SUARA TRENGGALEK – RSUD dr Soedomo Trenggalek memastikan hingga kini belum ditemukan kasus gangguan pendengaran pada masyarakat yang diakibatkan paparan suara bising. Meski demikian, masyarakat diimbau tetap mewaspadai bahaya kebisingan berlebihan.
Dokter Poli Telinga, Hidung, Tenggorokan (THT) RSUD dr Soedomo, dr Sabilarrusydi Sp.THT-KL, mengatakan dalam dua tahun terakhir penyakit telinga yang paling sering ditemui adalah kotoran telinga (cerumen) dan infeksi liang telinga (otitis eksterna).

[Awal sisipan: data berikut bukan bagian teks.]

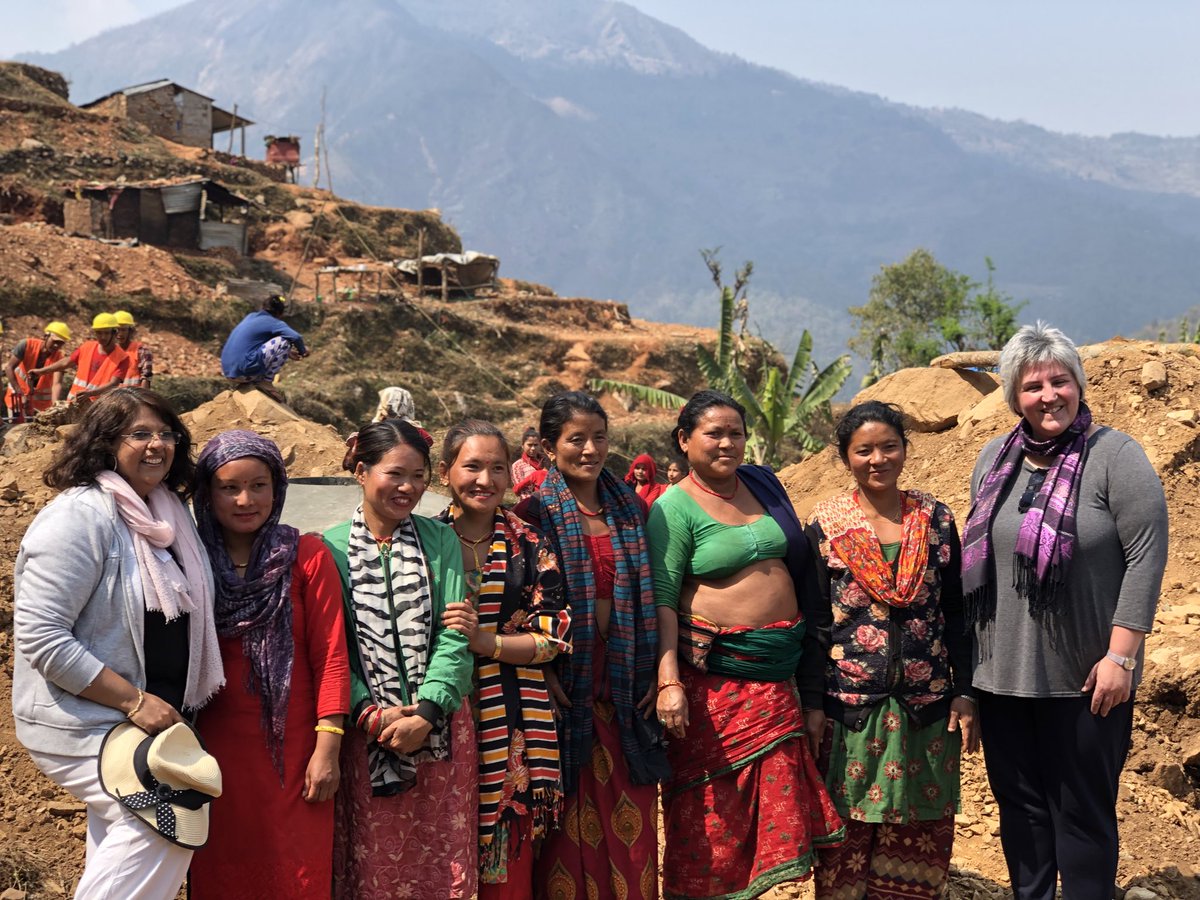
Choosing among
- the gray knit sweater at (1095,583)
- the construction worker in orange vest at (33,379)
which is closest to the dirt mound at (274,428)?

“Memang ada peningkatan, tetapi peningkatannya pada penyakit yang sama. Sampai saat ini kita belum menerima pasien dengan gangguan pendengaran karena paparan bising,” ujarnya, Selasa (12/8/2025).
Kasus tersebut ditemukan pada semua kelompok usia, mulai anak-anak, remaja hingga lansia. Menurutnya, jika ada pasien dengan dugaan gangguan pendengaran, akan dilakukan pemeriksaan lanjutan. Namun, hasilnya belum pernah mengarah pada trauma bising.

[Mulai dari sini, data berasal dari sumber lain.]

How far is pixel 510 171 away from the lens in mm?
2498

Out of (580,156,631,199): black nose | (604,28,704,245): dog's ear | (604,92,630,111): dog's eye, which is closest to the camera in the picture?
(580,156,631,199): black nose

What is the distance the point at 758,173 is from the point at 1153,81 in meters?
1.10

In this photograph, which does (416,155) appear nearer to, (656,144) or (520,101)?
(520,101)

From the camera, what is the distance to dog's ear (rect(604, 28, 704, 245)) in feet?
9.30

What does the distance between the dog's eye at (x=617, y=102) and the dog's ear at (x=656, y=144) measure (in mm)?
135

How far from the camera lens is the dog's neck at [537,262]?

Sabilarrusydi menegaskan, paparan suara bising tetap berisiko merusak saraf pendengaran. Berdasarkan Permenaker Nomor 5 Tahun 2018 tentang Keselamatan dan Kesehatan Kerja (K3) Lingkungan Kerja, suara 85 desibel hanya aman didengar maksimal 8 jam. Jika naik menjadi 88 desibel, waktu aman berkurang menjadi 4 jam, 91 desibel hanya 2 jam, 94 desibel 1 jam, dan 97 desibel tinggal setengah jam.
Ia juga menyoroti kebijakan Pemprov Jawa Timur yang mengizinkan penggunaan pengeras suara hingga 120 desibel. “120 desibel itu danger area. Hanya boleh 10 detik mendengar suara dengan kekuatan seperti itu, setelah itu harus menjauh karena pasti akan berpengaruh pada saraf pendengaran,” tegasnya.
Sabilarrusydi menambahkan, level kebisingan 120 desibel biasanya ditemukan pada konser musik atau hajatan dengan sound system berdaya tinggi. “Kalau di konser mestinya panitia mengukur dengan sound level meter. Begitu juga di hajatan, apalagi kalau tetangga mendengar terus menerus, risikonya besar pada saraf pendengaran,” pungkasnya.